[Spatial question entries]
------------------------------------------------------------

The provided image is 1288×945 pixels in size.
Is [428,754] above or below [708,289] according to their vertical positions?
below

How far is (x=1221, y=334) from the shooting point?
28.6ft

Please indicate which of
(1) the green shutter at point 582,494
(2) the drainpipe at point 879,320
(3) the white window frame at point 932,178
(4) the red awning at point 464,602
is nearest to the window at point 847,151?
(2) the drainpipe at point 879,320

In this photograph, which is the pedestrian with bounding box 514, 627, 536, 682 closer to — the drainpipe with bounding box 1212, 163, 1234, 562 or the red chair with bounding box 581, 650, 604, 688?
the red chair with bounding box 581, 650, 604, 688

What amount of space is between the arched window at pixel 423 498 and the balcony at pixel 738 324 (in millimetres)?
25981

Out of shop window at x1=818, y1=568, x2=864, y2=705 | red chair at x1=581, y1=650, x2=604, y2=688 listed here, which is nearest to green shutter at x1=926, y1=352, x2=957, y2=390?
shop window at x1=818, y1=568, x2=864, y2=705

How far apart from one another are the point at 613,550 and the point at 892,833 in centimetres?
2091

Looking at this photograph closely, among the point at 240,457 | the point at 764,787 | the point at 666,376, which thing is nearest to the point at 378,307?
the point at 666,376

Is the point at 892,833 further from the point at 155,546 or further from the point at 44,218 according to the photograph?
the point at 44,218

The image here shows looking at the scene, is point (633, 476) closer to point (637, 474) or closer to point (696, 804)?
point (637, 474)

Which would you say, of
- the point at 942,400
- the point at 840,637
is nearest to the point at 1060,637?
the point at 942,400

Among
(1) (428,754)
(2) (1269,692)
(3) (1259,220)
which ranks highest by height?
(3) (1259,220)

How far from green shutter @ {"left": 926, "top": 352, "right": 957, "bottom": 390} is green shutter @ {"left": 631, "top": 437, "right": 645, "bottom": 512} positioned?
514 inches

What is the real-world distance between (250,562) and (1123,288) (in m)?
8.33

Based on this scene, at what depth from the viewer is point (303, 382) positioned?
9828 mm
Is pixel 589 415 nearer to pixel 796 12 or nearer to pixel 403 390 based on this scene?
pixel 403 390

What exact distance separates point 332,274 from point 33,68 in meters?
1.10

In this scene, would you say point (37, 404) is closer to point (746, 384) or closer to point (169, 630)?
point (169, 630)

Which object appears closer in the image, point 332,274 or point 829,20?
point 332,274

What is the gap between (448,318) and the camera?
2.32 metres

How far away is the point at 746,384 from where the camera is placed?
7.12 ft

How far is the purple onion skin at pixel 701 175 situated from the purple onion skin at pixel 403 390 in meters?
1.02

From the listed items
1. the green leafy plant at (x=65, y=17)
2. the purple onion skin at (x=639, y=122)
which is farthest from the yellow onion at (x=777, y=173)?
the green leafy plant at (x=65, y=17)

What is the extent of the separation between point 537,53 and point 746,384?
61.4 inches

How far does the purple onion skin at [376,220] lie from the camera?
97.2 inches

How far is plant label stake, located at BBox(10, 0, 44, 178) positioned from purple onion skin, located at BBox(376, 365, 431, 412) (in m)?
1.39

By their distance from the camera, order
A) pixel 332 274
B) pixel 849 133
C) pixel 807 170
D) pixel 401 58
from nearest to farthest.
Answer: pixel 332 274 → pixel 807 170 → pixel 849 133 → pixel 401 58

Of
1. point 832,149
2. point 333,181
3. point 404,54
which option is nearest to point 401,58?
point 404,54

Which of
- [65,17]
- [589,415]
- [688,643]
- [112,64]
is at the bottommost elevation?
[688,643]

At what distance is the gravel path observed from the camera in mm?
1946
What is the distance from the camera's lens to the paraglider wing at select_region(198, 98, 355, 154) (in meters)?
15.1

------------------------------------------------------------

» **WORK INSTRUCTIONS**: Starting at the line containing "By their distance from the camera, order" and running through the last of the entries, rewrite only those lines with "nearest" changed to "closest" and nothing else altered.

» **REPLY TO THE TASK**:
By their distance from the camera, order
A) pixel 332 274
B) pixel 849 133
C) pixel 807 170
D) pixel 401 58
from closest to farthest.
Answer: pixel 332 274 → pixel 807 170 → pixel 849 133 → pixel 401 58

Of
1. point 832,149
2. point 333,181
3. point 404,54
which option is closest to point 401,58?
point 404,54

Which of
- [65,17]
- [589,415]
- [688,643]
- [112,64]
is at the bottommost elevation?
[688,643]

At what distance is the gravel path observed from the camera in mm?
1946
What is the distance from the camera's lens to the paraglider wing at select_region(198, 98, 355, 154) (in meters)?
15.1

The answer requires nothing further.